Excerpt provided:

** Begin **

Wednesday, December 19, 2018

Generating Plot. After sharing your mini-plots generated by the "first line" choices, listen to some advice from a master plotter: Stephen King.

Then consider King's advice and use a piece of it to generate further work on a plot.

Friday, December 14, 2018

Plot in Poetry

Consider the poem "The Migration of the Grey Squirrels." In a few stanzas, William Howitt told an entire saga about squirrels in a kingdom threatened by the encroachment of pigs, then has them travel in search of a new home, pursued by predators, until they heroically crossed a stream and found their promised land.

Choose your own animal and write a "plot poem" which tells a story. Consider our eight point story arc as a way to guide you.

https://www.dltk-kids.com/crafts/miscellaneous/mhowitt-squirrels.htm


What Makes a Scene Exciting?



What makes a scene exciting? What makes a plot move forward so that it does not become boring to the reader or viewer?

We will discuss these questions today in PLOT AND PACING.
Today, along with our DIALOGUE POEM, we will try this activity to help with rhyme and meter.




Nothing Gold Can Stay


Robert Frost


Nature’s first green is gold,
Her hardest hue to hold,
Her early leaf’s a flower;
But only so an hour.
Then leaf subsides to leaf.
So Eden sank to grief,
So dawn goes down to day
Nothing gold can stay.

Please read the short Robert Frost poem with the title "Nothing Gold Can Stay." Then read it again. Consider its thematic possibilities, and different ways that we interpret the word "gold."  What is Frost ultimately saying?

THEN, in an appreciation of Frost's style, try your own version of the poem.  Each line, aside from the title and the final line (which is the title again) should be six syllable rhyming couplets.

EXAMPLE:

NOTHING SWEET IS BAD

My chocolate cake is good
It’s happy-making food.
My frosted cupcake’s fun
When the long day is done.
So sweets go to the sweet
Deserving of a treat
So sugar makes us glad:
Nothing sweet is bad.

NOW you try!  Count your lines and choose only true rhymes.

Tuesday, December 4, 2018

OUR FAVORITE SETTINGS


SMALL TOWNS
    --everyone knows everyone
    --if an event happens, everyone knows it
    --town gossip
    --town drunk

HOGWARTS CASTLE
    --Diagon Alley with shops and wizard clothing, products
    --Familiar--school-like setting, returning after summer, stern teachers
    --Different--witches, wizards, odd clothing, strange courses, monsters, moving staircases
    --NEW WORLD--we investigate the castle WITH the characters, every year we learn
       new things about it
    --Common rooms--students gathering in houses (mysterious paintings/passwords)

** End **

Excerpted data:
** Begin **

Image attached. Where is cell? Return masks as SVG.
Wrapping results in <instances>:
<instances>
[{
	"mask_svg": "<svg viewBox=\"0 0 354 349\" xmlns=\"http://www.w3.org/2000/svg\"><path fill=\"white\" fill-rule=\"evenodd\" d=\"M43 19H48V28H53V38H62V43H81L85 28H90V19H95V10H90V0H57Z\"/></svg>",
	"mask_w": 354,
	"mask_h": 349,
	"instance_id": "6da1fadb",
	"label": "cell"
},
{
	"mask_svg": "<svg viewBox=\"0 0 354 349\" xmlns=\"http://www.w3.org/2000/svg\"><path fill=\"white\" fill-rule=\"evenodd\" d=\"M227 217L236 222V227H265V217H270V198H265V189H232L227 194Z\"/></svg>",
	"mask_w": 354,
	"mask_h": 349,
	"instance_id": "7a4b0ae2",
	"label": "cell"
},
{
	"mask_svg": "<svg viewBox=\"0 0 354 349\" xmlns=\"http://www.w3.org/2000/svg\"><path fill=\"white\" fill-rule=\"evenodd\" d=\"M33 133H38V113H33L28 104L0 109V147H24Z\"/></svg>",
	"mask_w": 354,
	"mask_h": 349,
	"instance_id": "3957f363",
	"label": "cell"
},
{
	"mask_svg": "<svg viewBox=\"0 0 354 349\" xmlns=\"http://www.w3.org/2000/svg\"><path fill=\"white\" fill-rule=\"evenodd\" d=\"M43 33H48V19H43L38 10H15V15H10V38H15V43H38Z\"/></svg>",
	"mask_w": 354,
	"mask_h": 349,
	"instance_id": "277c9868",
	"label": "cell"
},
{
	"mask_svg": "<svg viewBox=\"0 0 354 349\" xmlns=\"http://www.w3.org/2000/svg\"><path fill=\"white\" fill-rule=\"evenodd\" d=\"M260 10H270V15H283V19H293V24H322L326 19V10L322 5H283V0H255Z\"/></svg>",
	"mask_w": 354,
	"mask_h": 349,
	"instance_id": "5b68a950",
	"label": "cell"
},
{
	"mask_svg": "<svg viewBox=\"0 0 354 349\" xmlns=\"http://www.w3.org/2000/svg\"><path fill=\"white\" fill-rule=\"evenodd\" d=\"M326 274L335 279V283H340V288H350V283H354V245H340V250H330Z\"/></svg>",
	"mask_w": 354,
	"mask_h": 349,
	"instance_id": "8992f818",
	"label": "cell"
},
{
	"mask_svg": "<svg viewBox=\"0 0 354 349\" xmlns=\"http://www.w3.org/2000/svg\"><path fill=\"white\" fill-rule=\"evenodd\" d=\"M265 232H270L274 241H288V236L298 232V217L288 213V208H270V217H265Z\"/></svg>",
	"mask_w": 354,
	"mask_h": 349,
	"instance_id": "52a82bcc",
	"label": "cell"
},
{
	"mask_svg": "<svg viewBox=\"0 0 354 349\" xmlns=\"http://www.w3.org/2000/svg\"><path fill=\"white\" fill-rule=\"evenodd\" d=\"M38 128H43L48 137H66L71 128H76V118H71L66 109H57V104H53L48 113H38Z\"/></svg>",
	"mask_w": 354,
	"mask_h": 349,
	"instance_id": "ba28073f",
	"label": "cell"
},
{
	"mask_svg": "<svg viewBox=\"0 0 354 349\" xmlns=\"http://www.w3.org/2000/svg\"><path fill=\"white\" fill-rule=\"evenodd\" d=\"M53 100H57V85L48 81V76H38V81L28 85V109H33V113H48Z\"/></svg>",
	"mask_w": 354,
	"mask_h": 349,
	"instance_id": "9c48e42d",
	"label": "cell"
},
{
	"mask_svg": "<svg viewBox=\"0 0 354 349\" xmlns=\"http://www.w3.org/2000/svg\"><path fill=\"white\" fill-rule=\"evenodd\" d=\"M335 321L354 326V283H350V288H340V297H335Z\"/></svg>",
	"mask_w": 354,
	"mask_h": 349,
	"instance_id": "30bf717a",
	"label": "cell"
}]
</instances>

** End **

Edit the stretch of the writing-class page starting at "Please read the" and ending at "It’s happy-making food." so that "chocolate cake" reads "lemon tart", and return that stretch.

Complete answer:
Please read the short Robert Frost poem with the title "Nothing Gold Can Stay." Then read it again. Consider its thematic possibilities, and different ways that we interpret the word "gold."  What is Frost ultimately saying?

THEN, in an appreciation of Frost's style, try your own version of the poem.  Each line, aside from the title and the final line (which is the title again) should be six syllable rhyming couplets.

EXAMPLE:

NOTHING SWEET IS BAD

My lemon tart is good
It’s happy-making food.